At the centre of Canada's celebration of its 150th anniversary of its confederation is the powerfully symbolic, multi-colored maple leaf logo designed by the young Canadian Filipino Ariana Mari Cuvin.
Cuvin’s creation won the 2015 Canada Heritage design contest inviting students to create a logo for Canada’s landmark anniversary. The former Global Business and Digital Arts major at the University of Waterloo in Ontario won $5,000 for her work.
Now a part of Canadian history, Cuvin’s design can be seen in posters, t-shirts, leaflets, caps, flags, mugs, refrigerator magnets, even commemorative coins. The logo is stamped on all government products related to Canada’s 150th birthday.
Though unavailable for comment, Cuvin had said in aYouTube interview, “When I found out about the contest, I was very excited because it was an opportunity that I wouldn’t otherwise get as a student and I thought that I might as well give it a shot. When I started thinking about the logo, I knew I wanted to create something simple, something that would be easily recognizable and I wanted to leave enough room so that whoever was building the visual identity for Canada 150 would have enough room to play and create their own design.
"The four diamonds that are attached to the stem in the maple leaf are meant to represent the four provinces that were part of the Confederation in 1867. As we approach the 150th Anniversary of Confederation, I’m excited to see what the future holds for Canada and what the next chapter is going to be like.”
Shelly Glover, former Minister of Canadian Heritage and Official Languages, predicts:“The logo will become a unifying symbol of the Canada 150 movement, a lasting reminder of our proudest moments along the journey.”
Cuvin's family immigrated from Hong Kong in 2002, when she was seven years old.
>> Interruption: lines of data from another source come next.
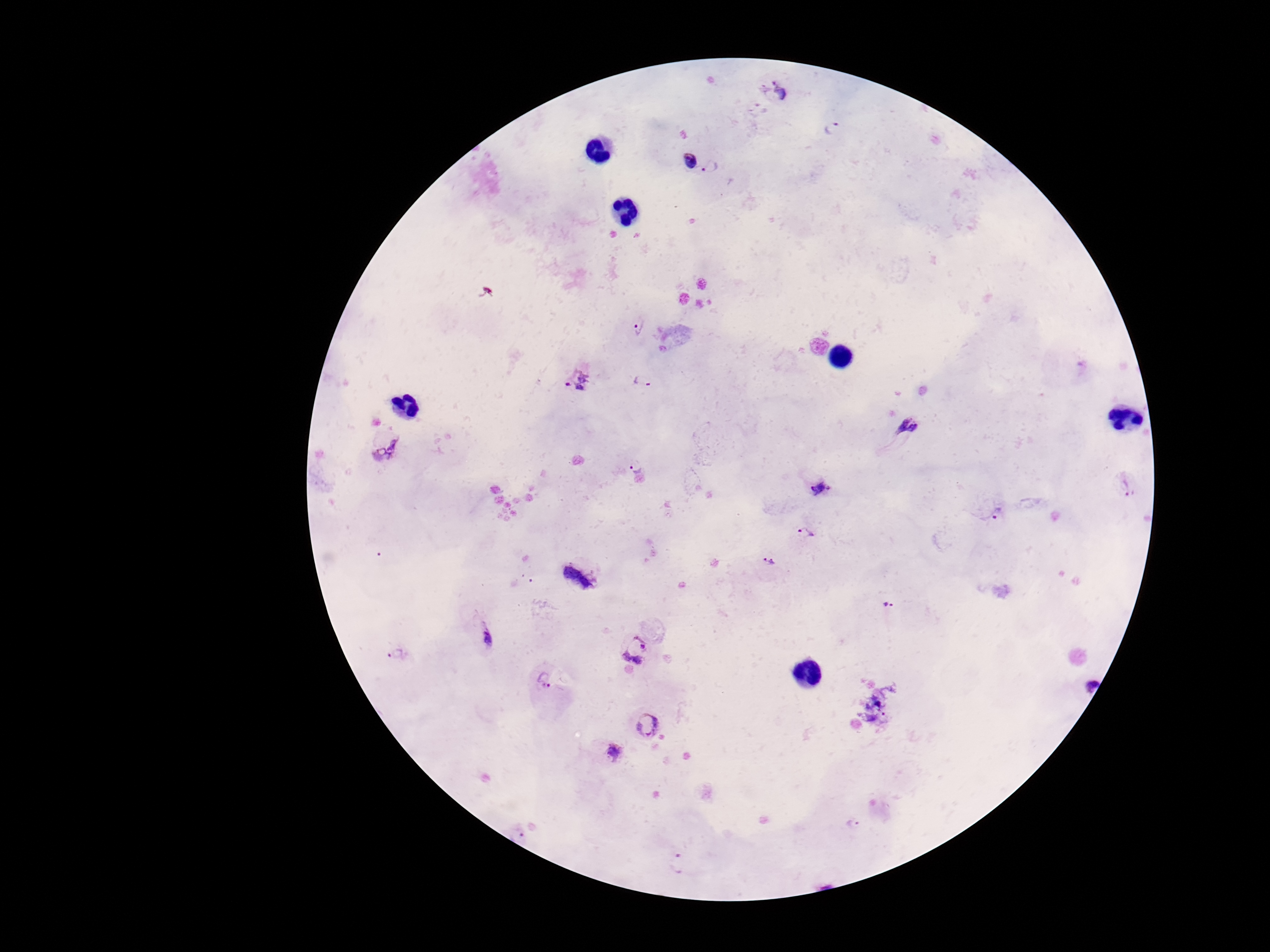
Approximate centers as [x, y] in pixels.
Summary:
  - Plasmodium parasite locations: [775, 91], [833, 128], [686, 160], [713, 168], [638, 326], [579, 378], [643, 380], [908, 429], [383, 445], [636, 465], [1128, 486], [820, 488], [996, 513], [803, 533], [769, 561], [582, 580], [887, 604], [487, 632], [640, 649], [397, 654], [547, 681], [1088, 682], [875, 709], [649, 725], [612, 752], [854, 823], [519, 834], [680, 861]
  - Field of view: one from this slide
  - Stain: Giemsa
  - Capture: smartphone camera through the microscope eyepiece
  - Preparation: thick blood film
  - Magnification: 100x
  - Image size: 1270×952 pixels
  - Patient malaria status: infectedClassify this cell by malaria status.
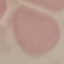

Uninfected.

Giemsa-stained preparation. Thin blood smear. Acquired by smartphone through the microscope eyepiece. Cell patch, automatically extracted from a larger field of view and resized to 64 × 64 pixels.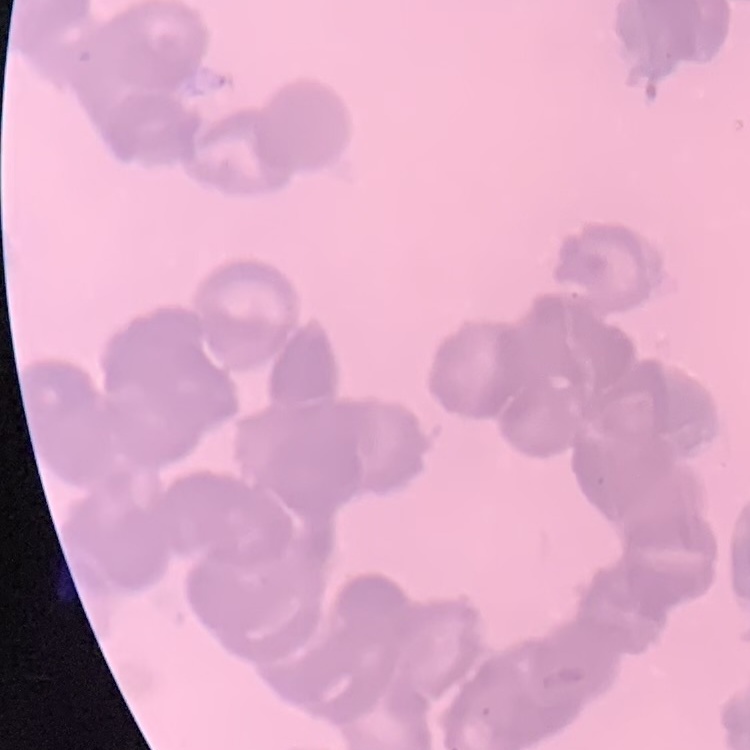 The erythrocytes show rouleaux formation. Field's or Giemsa stain. Square crop of a larger photomicrograph. Thin blood smear.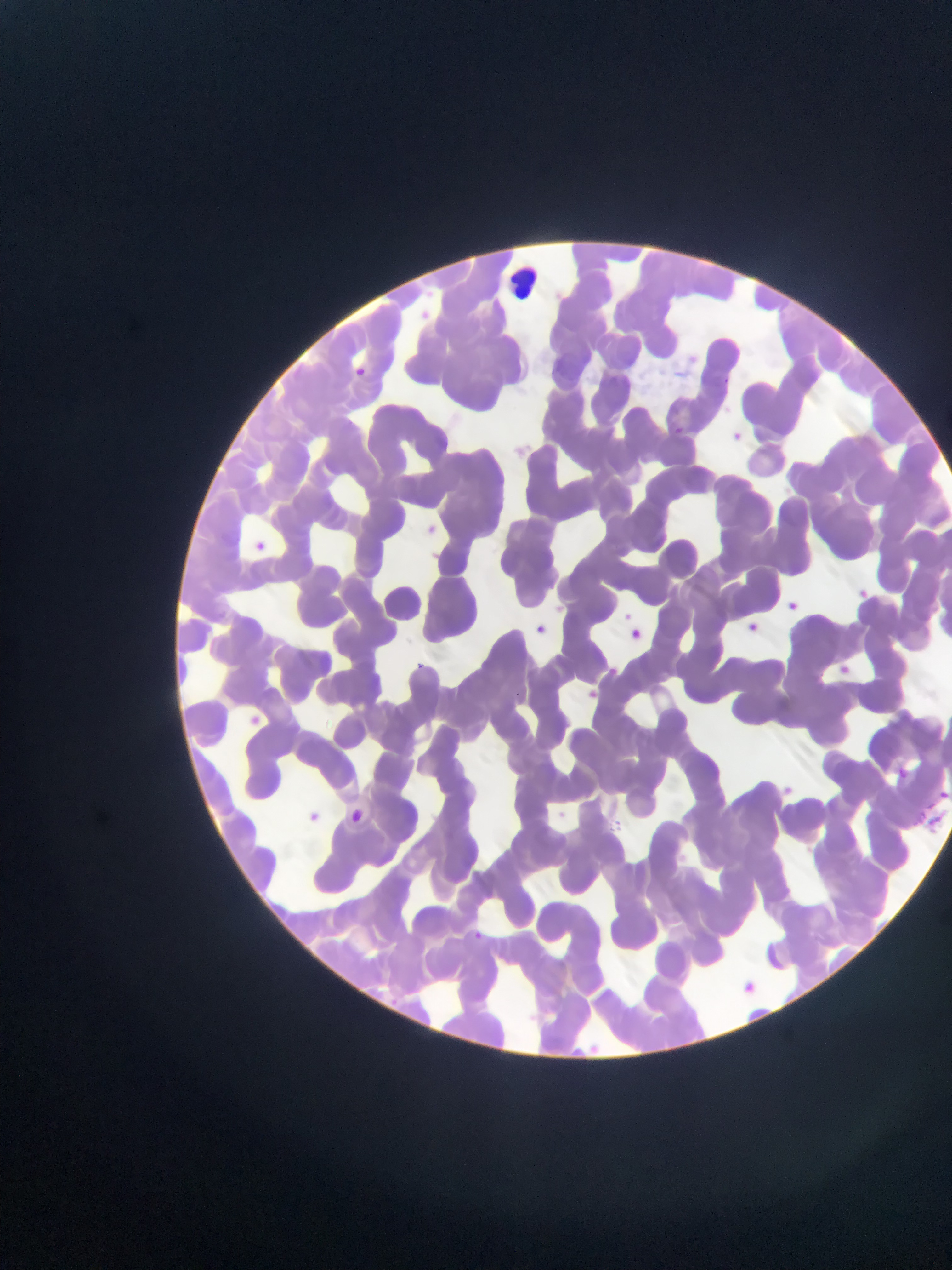 Approximate bounding boxes as left top right bottom in pixels. Plasmodium parasite locations: 412 297 440 326; 353 360 368 380; 671 414 690 439; 729 420 757 452; 517 434 539 462; 414 517 457 545; 253 534 275 555; 849 579 865 597; 784 596 799 611; 610 609 658 657; 533 610 553 641; 745 612 760 635; 837 660 859 680; 602 665 629 678; 579 678 601 706; 250 710 290 748; 887 763 908 783; 777 774 825 812; 940 786 952 803; 294 798 329 823; 349 804 394 831; 468 924 495 943; 743 976 773 996. Leukocyte locations: 484 255 552 298. Image is 952×1270 pixels. Thin blood smear. Sample from Ghana. Single field of view. Photographed through a microscope with a mobile-phone camera.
Reports show she graduated from Father John Redmond Catholic Secondary School and Regional Arts Centre in Toronto, and was a recipient of the Filipino Centre of Toronto outstanding student award.
This distinction is given to Filipino-Canadian students who have demonstrated academic excellence and have been active volunteers in their community.
In May 2015, during former President Benigno Aquino’s state visit, then Prime Minister Stephen Harper cited Cuvin as an example of Filipino success in Canada.
During the Asian Heritage Month, Canadian Filipino Senator Tobias Enverga also gave a glowing tribute to Cuvin. “When it comes to other contributions by Asian Canadians, I can proudly let you know that the Canada 150 logo that we have seen in so many places this year was designed by a Filipino-Canadian." Enverga said Cuvin's feat makes him "exceptionally proud" to belong the Filipino immigrant community.
In addition to her passion for translating ideas through graphics, Cuvin also enjoys singing. She has been singing in church and is currently an Assistant Musical Director of Waterloo’s “Unaccompanied Minors,” an a cappella group.
The 21-year-old digital designer’s overall quest, according to her profile, “is to help make the digital world a better place, one sketch, vector, and/or wireframe, at a time.”